If the explained variation is large relative to the unexplained variation, the F-statistic will be large and the model will be statistically significant.

For our model, the ANOVA table confirms the earlier conclusion from the regression summary: there is statistical evidence of a relationship between homework time and homework grades, although the relationship is relatively weak.

19 Summary

In this lecture we applied regression to a real dataset on homework deadlines and student performance.

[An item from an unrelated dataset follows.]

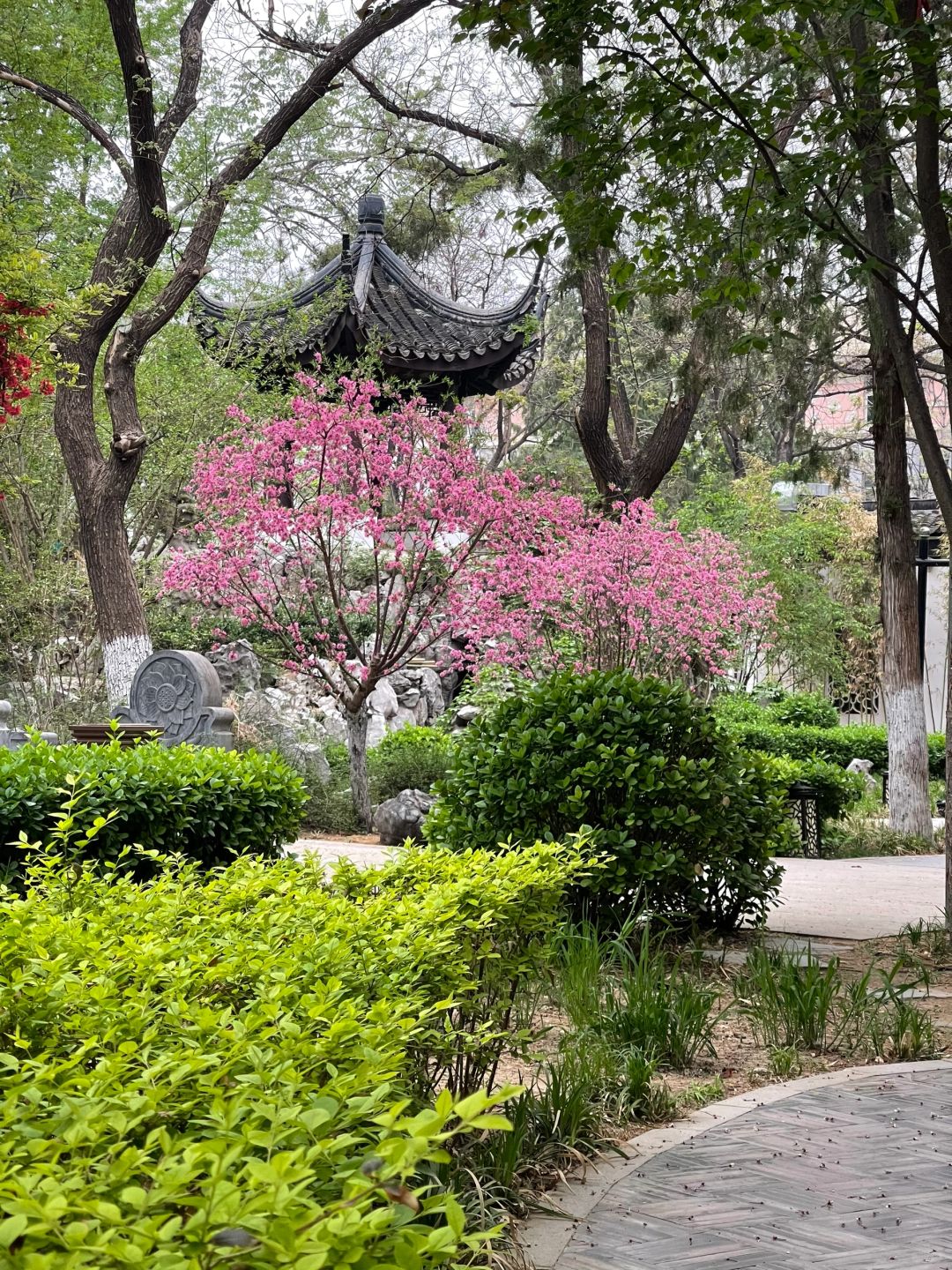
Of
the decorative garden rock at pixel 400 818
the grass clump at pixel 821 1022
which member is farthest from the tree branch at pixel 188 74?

Our analysis suggests that:

the relationship between homework time and homework grades is positive
the relationship is statistically significant
the relationship is relatively weak, with \(R^2 = 0.065\)
homework time explains only a small proportion of the variation in homework grades
the fitted model can be used to make predictions, although these should be interpreted with caution

This example illustrates an important lesson in regression: a relationship may be statistically significant without explaining a large proportion of the overall variation in the response.

20 Your Turn 👉

Using what you have learned in this lecture, try to answer the following questions.

What does the positive slope in the regression model suggest about the relationship between homework time and homework grades?
The value of \(R^2\) in our model is approximately 0.065. What does this tell us about how much variation in homework grades is explained by homework time?
The F-test indicated that the relationship is statistically significant. What does this mean in practical terms?
Why should we be cautious when using regression models to make predictions outside the range of the observed data?

Think about these questions before the next lecture.